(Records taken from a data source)

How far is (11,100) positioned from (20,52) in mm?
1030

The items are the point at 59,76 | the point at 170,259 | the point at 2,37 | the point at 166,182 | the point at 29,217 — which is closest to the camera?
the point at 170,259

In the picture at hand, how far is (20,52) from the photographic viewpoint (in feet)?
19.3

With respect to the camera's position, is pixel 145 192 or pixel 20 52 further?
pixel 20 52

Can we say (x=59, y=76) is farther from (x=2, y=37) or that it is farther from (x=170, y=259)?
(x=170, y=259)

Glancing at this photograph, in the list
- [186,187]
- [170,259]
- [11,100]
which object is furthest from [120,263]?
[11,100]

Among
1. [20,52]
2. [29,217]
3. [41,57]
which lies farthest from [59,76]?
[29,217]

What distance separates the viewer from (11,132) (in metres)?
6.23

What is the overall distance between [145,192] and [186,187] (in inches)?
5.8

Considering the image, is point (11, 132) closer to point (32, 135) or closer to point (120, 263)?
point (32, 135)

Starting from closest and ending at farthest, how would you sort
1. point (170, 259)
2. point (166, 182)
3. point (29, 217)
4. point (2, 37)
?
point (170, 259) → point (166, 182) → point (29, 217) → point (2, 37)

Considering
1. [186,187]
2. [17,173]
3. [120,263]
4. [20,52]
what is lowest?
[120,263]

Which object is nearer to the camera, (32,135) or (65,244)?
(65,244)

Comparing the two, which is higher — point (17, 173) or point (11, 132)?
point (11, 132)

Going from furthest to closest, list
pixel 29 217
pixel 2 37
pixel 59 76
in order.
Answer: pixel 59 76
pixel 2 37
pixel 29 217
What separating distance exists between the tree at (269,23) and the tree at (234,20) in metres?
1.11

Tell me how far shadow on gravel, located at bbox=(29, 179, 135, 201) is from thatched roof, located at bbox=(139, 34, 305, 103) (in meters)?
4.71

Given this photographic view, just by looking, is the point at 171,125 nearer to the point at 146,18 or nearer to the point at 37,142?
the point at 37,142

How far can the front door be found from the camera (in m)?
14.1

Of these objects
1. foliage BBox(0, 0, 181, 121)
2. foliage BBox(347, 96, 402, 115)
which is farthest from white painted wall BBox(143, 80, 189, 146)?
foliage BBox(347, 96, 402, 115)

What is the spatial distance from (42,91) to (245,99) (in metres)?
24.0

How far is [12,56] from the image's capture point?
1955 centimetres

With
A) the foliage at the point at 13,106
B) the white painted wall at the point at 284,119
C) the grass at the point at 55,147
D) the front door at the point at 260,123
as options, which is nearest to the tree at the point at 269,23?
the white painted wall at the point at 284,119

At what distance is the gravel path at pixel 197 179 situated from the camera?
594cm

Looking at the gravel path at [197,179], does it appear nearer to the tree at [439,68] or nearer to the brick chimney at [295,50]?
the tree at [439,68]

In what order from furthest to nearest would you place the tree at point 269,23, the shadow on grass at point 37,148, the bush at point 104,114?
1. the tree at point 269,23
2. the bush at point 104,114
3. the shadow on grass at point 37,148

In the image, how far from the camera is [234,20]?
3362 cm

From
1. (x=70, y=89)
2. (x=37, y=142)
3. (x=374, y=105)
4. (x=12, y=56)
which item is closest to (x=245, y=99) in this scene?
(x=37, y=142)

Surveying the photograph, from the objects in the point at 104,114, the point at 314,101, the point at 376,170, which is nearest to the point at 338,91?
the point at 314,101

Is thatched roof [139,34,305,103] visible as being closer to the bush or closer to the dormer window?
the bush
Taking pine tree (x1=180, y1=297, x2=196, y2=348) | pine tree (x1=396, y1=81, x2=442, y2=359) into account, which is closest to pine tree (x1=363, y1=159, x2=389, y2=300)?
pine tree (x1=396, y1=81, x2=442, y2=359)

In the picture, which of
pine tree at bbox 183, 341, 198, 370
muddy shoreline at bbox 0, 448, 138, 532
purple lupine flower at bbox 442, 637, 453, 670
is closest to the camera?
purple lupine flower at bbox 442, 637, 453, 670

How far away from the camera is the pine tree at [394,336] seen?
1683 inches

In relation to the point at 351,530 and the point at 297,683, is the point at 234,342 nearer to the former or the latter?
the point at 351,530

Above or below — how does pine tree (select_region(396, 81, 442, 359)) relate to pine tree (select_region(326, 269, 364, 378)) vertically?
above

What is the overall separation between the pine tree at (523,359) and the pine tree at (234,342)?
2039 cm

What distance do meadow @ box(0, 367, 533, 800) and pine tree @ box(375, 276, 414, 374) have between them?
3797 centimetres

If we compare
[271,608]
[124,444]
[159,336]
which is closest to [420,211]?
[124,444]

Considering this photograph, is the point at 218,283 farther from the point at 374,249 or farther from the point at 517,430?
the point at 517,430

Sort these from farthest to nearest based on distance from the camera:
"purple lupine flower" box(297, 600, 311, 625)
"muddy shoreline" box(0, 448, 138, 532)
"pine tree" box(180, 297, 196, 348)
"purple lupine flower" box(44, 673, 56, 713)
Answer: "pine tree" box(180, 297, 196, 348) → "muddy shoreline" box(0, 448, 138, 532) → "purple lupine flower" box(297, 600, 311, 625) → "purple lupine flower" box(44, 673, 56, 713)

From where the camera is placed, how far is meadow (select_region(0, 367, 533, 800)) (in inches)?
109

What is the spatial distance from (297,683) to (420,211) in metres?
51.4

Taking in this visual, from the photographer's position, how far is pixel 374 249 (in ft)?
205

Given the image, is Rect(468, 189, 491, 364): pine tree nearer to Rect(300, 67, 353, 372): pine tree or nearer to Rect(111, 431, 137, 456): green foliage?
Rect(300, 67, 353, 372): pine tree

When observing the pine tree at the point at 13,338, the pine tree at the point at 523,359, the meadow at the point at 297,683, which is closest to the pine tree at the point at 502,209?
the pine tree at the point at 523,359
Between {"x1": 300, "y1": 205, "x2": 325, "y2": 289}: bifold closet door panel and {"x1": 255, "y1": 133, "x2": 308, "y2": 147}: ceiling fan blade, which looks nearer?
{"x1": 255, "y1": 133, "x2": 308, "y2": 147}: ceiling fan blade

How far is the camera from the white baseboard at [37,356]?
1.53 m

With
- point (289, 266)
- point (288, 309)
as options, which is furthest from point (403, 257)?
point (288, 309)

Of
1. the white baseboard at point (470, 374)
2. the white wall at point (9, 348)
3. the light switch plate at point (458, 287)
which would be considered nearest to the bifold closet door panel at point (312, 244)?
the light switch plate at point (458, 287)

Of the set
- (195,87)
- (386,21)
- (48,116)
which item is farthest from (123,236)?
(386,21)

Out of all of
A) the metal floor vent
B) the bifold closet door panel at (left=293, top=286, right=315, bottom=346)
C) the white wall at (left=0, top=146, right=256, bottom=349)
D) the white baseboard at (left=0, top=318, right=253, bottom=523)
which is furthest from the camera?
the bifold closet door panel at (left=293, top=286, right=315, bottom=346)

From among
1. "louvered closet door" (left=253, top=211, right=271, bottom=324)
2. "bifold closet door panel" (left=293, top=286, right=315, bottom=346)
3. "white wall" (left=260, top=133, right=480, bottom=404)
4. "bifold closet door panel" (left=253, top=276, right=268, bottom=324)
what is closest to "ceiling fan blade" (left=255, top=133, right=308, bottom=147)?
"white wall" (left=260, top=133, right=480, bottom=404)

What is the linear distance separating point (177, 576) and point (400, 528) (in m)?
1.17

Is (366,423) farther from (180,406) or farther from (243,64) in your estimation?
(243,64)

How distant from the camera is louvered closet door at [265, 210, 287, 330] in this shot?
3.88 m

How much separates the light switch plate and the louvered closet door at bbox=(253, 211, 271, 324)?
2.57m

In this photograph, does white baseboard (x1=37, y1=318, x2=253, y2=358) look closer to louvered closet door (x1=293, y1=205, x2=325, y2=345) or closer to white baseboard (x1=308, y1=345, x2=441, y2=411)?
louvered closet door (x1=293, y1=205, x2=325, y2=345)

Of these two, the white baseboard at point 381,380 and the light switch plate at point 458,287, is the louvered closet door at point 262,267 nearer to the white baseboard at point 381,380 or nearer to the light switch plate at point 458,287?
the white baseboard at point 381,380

(TASK REQUIREMENTS) Reproduce everything in the records above from the line containing "How distant from" down to the end of the records, both ends included.

(RESPONSE TO THE EXERCISE)
How distant from the camera is louvered closet door at [265, 210, 287, 330] in this shot?
3.88 m

How much separates the light switch plate and the louvered closet door at bbox=(253, 211, 271, 324)?
2.57m

In this photograph, does white baseboard (x1=37, y1=318, x2=253, y2=358) look closer to louvered closet door (x1=293, y1=205, x2=325, y2=345) or closer to white baseboard (x1=308, y1=345, x2=441, y2=411)?
louvered closet door (x1=293, y1=205, x2=325, y2=345)

Of these two, the white baseboard at point 381,380 and the light switch plate at point 458,287, is the louvered closet door at point 262,267 nearer to the white baseboard at point 381,380 or nearer to the light switch plate at point 458,287?
the white baseboard at point 381,380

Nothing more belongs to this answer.